The veracity of the arrest comes amid a legal lawsuit against the BOE, which was filed Wednesday morning by congressman candidate for the 8th district against the current congressman Rob Menendez.
“This is a disgrace. They are abusing their power. They are not representing the students and everything you read about them is just shameful,” said Mussab Ali on a phone call with Slice of Culture.
Named in the suit alongside Superintendent Fernandez are six of the board’s nine trustees, which are the same members who voted back in February to ban Ali from school district property.
“This case is about what happens when government officials use the machinery of a public school board to silence a community leader,” as cited by the suit.


The lawsuit contends that vote was unconstitutional, citing violations of the U.S. Constitution, the New Jersey state constitution and the New Jersey Civil Rights Act.
At the BOE monthly meeting on May 21, the board voted to pass 55 agenda items, including accepting dozens of grants and donations—among them a $750,000 grant from Hudson County and a $300,000 donation from the city of Jersey City to help cover the cost of replacing the Caven Point turf field, as previously reported by Jersey City Times.

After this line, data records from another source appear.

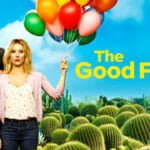 """The Good Place"" is a starting point if you ever wondered what happens after we die"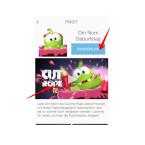Nach einem Klick auf das große Bild unterhalb der Preisangabe wird ein Muster abgespielt. Über einen Klick auf die Preisangabe wird die Vorlage heruntergeladen.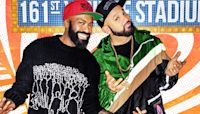 Desus And Mero Are The Best And Did Something Extremely Cool This Week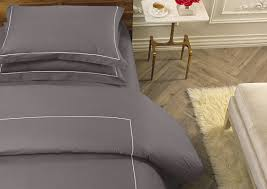 deluxe duvet cover pillow sham sets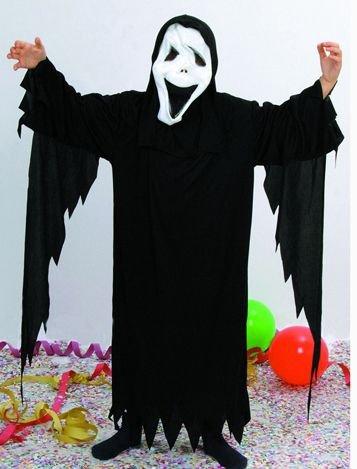 Imagen de disfraz fantasma para niño de 4 6 años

The board had previously voted in March to adopt a preliminary 2026-2027 general fund budget of over $1 billion, with a local tax levy of $545 million, earmarking funds for special education, staff salaries and facility maintenance.
Slice of Culture reached out to the mayor’s office for comment on the situation of the parent arrest at the BOE meeting.

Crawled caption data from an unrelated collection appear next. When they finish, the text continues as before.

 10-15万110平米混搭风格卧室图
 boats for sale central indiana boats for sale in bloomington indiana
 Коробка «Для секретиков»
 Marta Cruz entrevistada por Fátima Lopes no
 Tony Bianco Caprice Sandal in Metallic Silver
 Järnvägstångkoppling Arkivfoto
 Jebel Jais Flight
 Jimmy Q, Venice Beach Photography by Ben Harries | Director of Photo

“JCPD officers responded to Thursday’s Board of Education meeting at the request of the Board. The officers were asked to remove a parent for disorderly conduct, and she was issued a summons,” said Nathaniel Styer, the communications director, in a statement to Slice of Culture. “We are going to thoroughly review the circumstances of this incident. As leaders elected by the public, the board has a duty to respect the public’s right to express dissatisfaction – even if it [is] uncomfortable or lengthens the meeting.”
“Arrests at public meetings should remain a last resort reserved for situations where all reasonable efforts at de-escalation have failed unless there is a clear risk for harm,” according to a joint statement put out by the BOE on Monday in response to a parent brawl with the officer that unfolded last week.
“We are also concerned by a broader pattern of decisions that have increasingly limited public participation without deliberation by the full board.”
The board trustees are Tia Rezabala and Matt Schneider.
Pecot has since received a summons and been released. A GoFundMe has been organized to help support the parent’s legal defense, which has a goal of $12,000 to “support Emily’s legal defense and cover any costs associated with clearing her name and telling her story. Any extra funds will be donated to Whole Spectrum Autism,” organizer Sylvia Charles wrote.
The next board of education meeting is scheduled to take place on June 25.